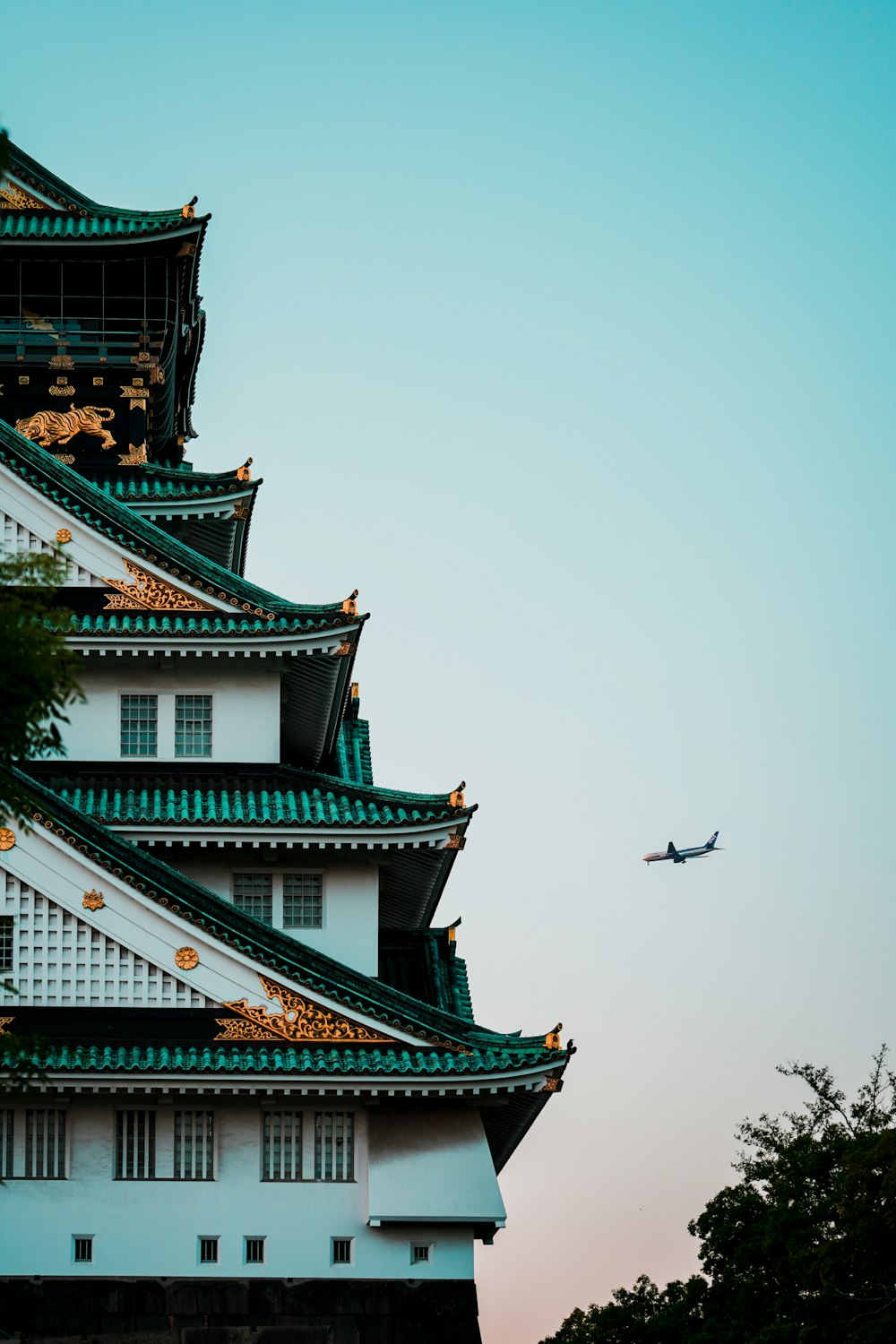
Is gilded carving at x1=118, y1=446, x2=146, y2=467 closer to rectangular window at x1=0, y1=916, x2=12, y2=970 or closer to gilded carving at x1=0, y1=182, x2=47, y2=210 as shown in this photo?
gilded carving at x1=0, y1=182, x2=47, y2=210

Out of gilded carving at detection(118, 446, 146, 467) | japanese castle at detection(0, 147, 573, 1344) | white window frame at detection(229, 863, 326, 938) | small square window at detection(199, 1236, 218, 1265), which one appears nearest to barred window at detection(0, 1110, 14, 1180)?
japanese castle at detection(0, 147, 573, 1344)

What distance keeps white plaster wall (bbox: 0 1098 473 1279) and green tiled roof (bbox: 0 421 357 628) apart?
9.17 m

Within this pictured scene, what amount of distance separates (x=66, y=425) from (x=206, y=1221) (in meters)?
18.1

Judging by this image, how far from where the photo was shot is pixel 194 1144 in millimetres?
31062

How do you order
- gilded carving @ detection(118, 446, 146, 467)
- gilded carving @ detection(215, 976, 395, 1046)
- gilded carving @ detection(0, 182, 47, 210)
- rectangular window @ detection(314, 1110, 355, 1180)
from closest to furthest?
gilded carving @ detection(215, 976, 395, 1046), rectangular window @ detection(314, 1110, 355, 1180), gilded carving @ detection(118, 446, 146, 467), gilded carving @ detection(0, 182, 47, 210)

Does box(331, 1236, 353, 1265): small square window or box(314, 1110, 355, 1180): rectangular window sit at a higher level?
box(314, 1110, 355, 1180): rectangular window

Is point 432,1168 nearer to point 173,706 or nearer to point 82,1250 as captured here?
point 82,1250

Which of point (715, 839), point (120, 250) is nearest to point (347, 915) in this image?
point (120, 250)

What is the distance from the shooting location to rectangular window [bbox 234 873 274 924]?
115ft

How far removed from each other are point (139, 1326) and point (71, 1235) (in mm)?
1617

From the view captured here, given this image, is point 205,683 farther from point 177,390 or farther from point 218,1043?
point 177,390

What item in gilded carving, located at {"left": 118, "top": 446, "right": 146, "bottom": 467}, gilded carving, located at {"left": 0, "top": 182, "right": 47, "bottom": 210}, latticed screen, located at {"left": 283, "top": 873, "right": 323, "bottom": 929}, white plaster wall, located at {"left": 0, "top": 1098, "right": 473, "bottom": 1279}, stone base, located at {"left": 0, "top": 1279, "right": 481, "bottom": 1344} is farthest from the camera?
gilded carving, located at {"left": 0, "top": 182, "right": 47, "bottom": 210}

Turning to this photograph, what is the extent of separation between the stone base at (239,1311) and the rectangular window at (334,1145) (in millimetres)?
1575

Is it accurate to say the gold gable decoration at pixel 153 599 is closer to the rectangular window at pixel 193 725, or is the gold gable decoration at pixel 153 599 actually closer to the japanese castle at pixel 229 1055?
the japanese castle at pixel 229 1055
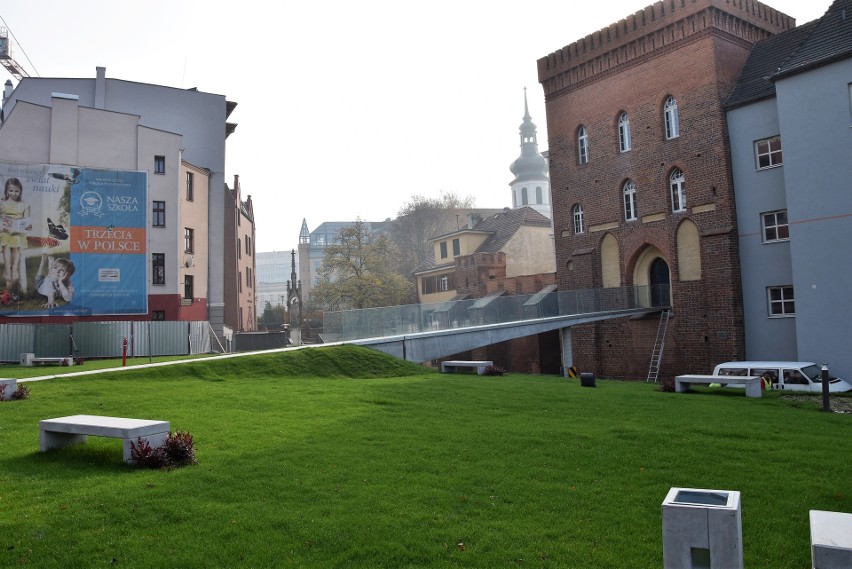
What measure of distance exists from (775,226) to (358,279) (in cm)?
3517

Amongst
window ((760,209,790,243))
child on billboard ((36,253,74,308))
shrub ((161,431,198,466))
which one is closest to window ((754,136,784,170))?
window ((760,209,790,243))

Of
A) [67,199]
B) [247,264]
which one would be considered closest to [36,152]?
[67,199]

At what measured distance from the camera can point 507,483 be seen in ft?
27.5

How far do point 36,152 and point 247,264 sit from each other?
24.3m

——————————

* [EXERCISE GOAL] Each line from the one containing "Which of point" through the last line of the entries above is to be extracted exactly. Pictures are not part of the copy.

* [EXERCISE ANSWER]
Which of point (715, 839), point (120, 250) is nearest to point (347, 915) in this image?
point (120, 250)

What is the distance from the shooting location to rectangular window [bbox 234 873 274 924]?
115ft

How far removed from each other are point (139, 1326) and point (71, 1235) (in mm)?
1617

From the view captured here, given this image, is point 205,683 farther from point 177,390 or farther from point 218,1043?
point 177,390

What item in gilded carving, located at {"left": 118, "top": 446, "right": 146, "bottom": 467}, gilded carving, located at {"left": 0, "top": 182, "right": 47, "bottom": 210}, latticed screen, located at {"left": 283, "top": 873, "right": 323, "bottom": 929}, white plaster wall, located at {"left": 0, "top": 1098, "right": 473, "bottom": 1279}, stone base, located at {"left": 0, "top": 1279, "right": 481, "bottom": 1344} is farthest from the camera?
gilded carving, located at {"left": 0, "top": 182, "right": 47, "bottom": 210}

Turning to this photograph, what is the extent of separation between the stone base at (239,1311) and the rectangular window at (334,1145) (in millimetres)?
1575

Is it accurate to say the gold gable decoration at pixel 153 599 is closer to the rectangular window at pixel 193 725, or is the gold gable decoration at pixel 153 599 actually closer to the japanese castle at pixel 229 1055?
the japanese castle at pixel 229 1055
What measure of distance exists from (775,226) to (358,279) (in cm)?
3517

Amongst
window ((760,209,790,243))
child on billboard ((36,253,74,308))
shrub ((161,431,198,466))
which one is closest to window ((754,136,784,170))?
window ((760,209,790,243))

Of
A) [67,199]
B) [247,264]
which one would be considered closest to [36,152]?
[67,199]

At what measured distance from the camera can point 507,483 be seen in ft?
27.5

How far do point 36,152 and point 247,264 sit from each other?
24.3m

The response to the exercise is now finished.